▶ _課題内容_: 次のリストのうち、「Based on this」を含む行からリストの末尾までの行を、両端を含めて、1行を1つの文字列とするJSONリストとして示せ。空行は除くこと。

[空間に関する質問の記録]
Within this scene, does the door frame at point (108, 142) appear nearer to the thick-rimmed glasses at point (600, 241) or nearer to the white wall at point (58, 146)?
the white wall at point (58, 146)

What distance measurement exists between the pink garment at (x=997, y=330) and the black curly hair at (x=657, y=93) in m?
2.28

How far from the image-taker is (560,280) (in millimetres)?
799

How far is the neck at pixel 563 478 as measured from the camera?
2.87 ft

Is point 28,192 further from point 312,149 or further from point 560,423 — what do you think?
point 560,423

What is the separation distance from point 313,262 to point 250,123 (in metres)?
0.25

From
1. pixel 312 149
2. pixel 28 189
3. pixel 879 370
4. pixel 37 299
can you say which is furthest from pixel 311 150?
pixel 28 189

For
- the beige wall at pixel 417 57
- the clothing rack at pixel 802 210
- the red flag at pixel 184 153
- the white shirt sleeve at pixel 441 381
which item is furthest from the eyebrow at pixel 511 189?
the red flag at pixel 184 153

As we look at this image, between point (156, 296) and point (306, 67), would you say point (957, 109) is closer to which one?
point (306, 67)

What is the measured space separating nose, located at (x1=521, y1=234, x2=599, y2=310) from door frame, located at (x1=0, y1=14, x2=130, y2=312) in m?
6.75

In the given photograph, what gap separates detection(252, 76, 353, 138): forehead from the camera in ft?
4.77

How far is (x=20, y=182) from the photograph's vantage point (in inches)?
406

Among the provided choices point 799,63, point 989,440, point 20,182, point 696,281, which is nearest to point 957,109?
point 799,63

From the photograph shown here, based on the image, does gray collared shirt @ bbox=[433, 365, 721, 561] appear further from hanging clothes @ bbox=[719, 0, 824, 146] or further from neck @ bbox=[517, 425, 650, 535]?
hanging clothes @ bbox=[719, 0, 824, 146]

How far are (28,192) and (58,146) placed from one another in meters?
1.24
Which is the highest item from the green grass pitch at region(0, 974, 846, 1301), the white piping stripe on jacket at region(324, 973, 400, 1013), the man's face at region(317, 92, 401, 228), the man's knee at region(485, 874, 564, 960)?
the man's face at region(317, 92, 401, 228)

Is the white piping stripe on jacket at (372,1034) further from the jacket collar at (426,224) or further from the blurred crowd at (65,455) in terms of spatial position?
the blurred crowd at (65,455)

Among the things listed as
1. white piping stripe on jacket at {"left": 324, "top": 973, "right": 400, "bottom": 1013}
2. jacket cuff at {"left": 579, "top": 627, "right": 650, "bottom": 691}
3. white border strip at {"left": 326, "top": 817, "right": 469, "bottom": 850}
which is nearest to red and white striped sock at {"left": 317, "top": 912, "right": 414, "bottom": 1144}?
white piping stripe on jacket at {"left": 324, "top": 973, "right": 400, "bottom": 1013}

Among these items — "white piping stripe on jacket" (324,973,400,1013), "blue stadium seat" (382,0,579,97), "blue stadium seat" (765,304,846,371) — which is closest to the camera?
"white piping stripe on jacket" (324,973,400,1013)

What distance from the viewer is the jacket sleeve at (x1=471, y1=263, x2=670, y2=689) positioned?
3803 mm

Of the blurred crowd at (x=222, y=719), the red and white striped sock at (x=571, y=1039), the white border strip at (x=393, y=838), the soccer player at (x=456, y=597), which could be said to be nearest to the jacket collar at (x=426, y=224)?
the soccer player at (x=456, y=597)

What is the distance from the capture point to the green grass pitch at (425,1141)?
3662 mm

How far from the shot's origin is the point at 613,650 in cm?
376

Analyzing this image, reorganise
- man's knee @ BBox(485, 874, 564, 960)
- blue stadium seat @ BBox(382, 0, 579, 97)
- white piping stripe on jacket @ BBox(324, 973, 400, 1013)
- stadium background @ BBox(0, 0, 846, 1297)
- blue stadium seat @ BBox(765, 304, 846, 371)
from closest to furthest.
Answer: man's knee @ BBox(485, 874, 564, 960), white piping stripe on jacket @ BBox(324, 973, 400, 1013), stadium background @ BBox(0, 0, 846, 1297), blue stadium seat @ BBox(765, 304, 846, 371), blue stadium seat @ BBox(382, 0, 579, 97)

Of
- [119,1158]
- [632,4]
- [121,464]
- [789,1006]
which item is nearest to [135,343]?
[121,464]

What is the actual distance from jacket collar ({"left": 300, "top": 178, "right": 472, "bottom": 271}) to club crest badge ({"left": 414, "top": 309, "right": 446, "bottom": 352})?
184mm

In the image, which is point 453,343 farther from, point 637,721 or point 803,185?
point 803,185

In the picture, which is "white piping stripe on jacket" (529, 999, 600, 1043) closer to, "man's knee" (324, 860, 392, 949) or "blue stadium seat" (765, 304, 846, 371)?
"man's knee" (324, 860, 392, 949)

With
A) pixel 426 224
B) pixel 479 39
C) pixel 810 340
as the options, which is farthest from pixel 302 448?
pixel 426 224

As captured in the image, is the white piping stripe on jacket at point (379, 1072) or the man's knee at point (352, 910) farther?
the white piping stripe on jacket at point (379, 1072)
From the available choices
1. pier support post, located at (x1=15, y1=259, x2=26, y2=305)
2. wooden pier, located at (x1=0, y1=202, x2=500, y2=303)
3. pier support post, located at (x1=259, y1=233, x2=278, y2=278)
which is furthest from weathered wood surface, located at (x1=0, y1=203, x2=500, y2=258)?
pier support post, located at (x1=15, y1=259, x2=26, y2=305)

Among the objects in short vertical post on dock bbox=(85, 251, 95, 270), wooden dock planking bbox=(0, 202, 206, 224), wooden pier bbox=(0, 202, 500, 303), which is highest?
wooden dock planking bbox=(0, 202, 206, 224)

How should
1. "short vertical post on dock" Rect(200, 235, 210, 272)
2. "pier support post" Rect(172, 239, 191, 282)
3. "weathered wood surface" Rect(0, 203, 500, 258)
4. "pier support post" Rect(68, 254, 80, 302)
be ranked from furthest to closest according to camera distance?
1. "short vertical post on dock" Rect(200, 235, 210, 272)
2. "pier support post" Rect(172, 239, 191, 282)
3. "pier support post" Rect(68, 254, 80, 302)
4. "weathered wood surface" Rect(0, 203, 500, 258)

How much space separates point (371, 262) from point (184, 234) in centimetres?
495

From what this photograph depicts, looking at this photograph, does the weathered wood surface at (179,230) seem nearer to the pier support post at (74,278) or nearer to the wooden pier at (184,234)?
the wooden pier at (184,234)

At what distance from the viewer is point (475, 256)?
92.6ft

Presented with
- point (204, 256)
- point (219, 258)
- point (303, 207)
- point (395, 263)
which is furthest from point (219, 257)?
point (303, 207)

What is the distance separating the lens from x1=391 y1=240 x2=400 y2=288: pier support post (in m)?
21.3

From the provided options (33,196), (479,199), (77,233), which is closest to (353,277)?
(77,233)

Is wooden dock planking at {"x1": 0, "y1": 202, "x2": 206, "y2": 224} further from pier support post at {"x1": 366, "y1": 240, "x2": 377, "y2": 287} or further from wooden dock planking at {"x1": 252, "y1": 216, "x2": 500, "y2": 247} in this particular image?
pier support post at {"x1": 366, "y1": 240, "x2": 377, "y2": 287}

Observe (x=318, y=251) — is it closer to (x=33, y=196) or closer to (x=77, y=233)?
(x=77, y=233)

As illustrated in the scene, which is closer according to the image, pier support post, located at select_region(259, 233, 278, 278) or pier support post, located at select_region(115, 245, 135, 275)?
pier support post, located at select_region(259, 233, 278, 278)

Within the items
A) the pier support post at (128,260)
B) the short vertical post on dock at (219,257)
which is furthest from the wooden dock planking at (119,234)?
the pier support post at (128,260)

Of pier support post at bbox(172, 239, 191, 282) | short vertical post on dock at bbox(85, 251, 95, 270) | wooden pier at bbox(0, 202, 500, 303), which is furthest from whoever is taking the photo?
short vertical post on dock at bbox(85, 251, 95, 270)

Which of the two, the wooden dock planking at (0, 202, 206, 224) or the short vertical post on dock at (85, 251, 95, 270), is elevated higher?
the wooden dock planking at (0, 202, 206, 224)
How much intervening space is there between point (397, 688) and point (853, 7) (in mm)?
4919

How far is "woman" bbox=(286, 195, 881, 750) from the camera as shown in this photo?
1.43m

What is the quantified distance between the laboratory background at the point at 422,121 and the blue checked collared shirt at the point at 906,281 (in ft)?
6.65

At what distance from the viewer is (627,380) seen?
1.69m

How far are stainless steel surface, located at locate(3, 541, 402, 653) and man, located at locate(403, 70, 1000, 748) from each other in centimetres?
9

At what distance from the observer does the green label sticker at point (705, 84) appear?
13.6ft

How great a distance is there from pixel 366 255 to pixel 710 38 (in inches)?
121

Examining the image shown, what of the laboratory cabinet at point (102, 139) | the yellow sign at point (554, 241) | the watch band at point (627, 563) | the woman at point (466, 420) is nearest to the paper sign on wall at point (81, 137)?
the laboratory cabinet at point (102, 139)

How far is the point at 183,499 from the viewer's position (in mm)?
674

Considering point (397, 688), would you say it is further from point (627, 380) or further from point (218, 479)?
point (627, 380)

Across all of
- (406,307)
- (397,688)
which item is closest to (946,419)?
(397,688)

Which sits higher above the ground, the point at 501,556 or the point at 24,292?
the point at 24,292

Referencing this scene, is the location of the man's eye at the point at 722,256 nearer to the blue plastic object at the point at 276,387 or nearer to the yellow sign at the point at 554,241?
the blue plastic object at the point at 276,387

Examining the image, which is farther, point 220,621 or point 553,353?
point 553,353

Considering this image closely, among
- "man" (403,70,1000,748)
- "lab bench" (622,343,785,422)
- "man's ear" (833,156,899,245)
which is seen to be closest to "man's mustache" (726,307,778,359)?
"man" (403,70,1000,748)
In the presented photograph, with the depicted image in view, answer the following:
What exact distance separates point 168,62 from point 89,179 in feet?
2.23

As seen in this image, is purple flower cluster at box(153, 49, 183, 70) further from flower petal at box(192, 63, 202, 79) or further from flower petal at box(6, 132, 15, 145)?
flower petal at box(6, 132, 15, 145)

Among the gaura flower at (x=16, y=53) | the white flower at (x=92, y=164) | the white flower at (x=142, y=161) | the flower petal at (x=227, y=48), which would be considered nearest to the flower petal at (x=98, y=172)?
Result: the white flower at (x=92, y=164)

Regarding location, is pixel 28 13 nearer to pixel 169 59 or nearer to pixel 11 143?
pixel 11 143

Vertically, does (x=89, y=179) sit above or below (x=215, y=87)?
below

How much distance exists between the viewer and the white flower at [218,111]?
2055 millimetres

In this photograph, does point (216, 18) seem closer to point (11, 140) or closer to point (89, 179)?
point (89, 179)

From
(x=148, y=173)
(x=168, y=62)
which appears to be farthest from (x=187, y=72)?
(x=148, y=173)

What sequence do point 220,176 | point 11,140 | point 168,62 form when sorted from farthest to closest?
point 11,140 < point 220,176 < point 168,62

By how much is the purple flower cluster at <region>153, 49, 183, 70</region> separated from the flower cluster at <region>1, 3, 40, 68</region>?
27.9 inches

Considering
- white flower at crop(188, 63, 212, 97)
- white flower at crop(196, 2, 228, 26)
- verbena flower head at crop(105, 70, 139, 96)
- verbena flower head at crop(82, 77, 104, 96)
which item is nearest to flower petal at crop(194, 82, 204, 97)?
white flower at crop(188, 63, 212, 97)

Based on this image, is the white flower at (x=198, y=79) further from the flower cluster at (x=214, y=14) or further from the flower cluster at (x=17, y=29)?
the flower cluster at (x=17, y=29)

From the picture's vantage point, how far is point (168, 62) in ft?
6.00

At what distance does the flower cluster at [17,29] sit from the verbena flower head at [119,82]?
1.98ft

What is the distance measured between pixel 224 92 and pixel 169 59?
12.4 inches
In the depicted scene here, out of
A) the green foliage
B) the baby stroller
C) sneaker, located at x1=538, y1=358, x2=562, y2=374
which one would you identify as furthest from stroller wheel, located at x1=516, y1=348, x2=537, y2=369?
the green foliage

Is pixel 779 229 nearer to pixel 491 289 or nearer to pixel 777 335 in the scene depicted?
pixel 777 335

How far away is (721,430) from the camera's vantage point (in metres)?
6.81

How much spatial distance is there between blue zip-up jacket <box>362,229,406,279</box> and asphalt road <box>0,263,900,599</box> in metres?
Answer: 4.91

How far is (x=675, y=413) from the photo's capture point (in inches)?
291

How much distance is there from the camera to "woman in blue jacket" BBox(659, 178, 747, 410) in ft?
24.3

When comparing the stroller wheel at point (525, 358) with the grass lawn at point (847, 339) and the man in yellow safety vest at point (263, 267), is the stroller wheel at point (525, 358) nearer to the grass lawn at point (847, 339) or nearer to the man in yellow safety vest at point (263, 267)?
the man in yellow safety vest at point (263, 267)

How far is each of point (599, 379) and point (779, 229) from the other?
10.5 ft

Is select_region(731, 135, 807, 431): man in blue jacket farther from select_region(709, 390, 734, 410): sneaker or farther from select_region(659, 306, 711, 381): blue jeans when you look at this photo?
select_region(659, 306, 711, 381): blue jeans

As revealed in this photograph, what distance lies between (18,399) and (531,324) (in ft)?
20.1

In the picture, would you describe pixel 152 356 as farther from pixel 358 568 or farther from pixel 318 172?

▶ _課題の解答_:
[
  "Based on this image, is the white flower at (x=198, y=79) further from the flower cluster at (x=214, y=14) or further from the flower cluster at (x=17, y=29)?",
  "the flower cluster at (x=17, y=29)",
  "From the picture's vantage point, how far is point (168, 62) in ft?",
  "6.00",
  "At what distance does the flower cluster at [17,29] sit from the verbena flower head at [119,82]?",
  "1.98ft",
  "What is the distance measured between pixel 224 92 and pixel 169 59?",
  "12.4 inches",
  "In the depicted scene here, out of",
  "A) the green foliage",
  "B) the baby stroller",
  "C) sneaker, located at x1=538, y1=358, x2=562, y2=374",
  "which one would you identify as furthest from stroller wheel, located at x1=516, y1=348, x2=537, y2=369?",
  "the green foliage",
  "Is pixel 779 229 nearer to pixel 491 289 or nearer to pixel 777 335 in the scene depicted?",
  "pixel 777 335",
  "How far away is (721,430) from the camera's vantage point (in metres)?",
  "6.81",
  "How much spatial distance is there between blue zip-up jacket <box>362,229,406,279</box> and asphalt road <box>0,263,900,599</box> in metres?",
  "Answer: 4.91",
  "How far is (x=675, y=413) from the photo's capture point (in inches)?",
  "291",
  "How much distance is there from the camera to \"woman in blue jacket\" BBox(659, 178, 747, 410) in ft?",
  "24.3",
  "When comparing the stroller wheel at point (525, 358) with the grass lawn at point (847, 339) and the man in yellow safety vest at point (263, 267), is the stroller wheel at point (525, 358) nearer to the grass lawn at point (847, 339) or nearer to the man in yellow safety vest at point (263, 267)?",
  "the man in yellow safety vest at point (263, 267)",
  "How far is each of point (599, 379) and point (779, 229) from the other?",
  "10.5 ft",
  "Is select_region(731, 135, 807, 431): man in blue jacket farther from select_region(709, 390, 734, 410): sneaker or farther from select_region(659, 306, 711, 381): blue jeans when you look at this photo?",
  "select_region(659, 306, 711, 381): blue jeans",
  "As revealed in this photograph, what distance lies between (18,399) and (531,324) (in ft)?",
  "20.1",
  "In the picture, would you describe pixel 152 356 as farther from pixel 358 568 or farther from pixel 318 172?"
]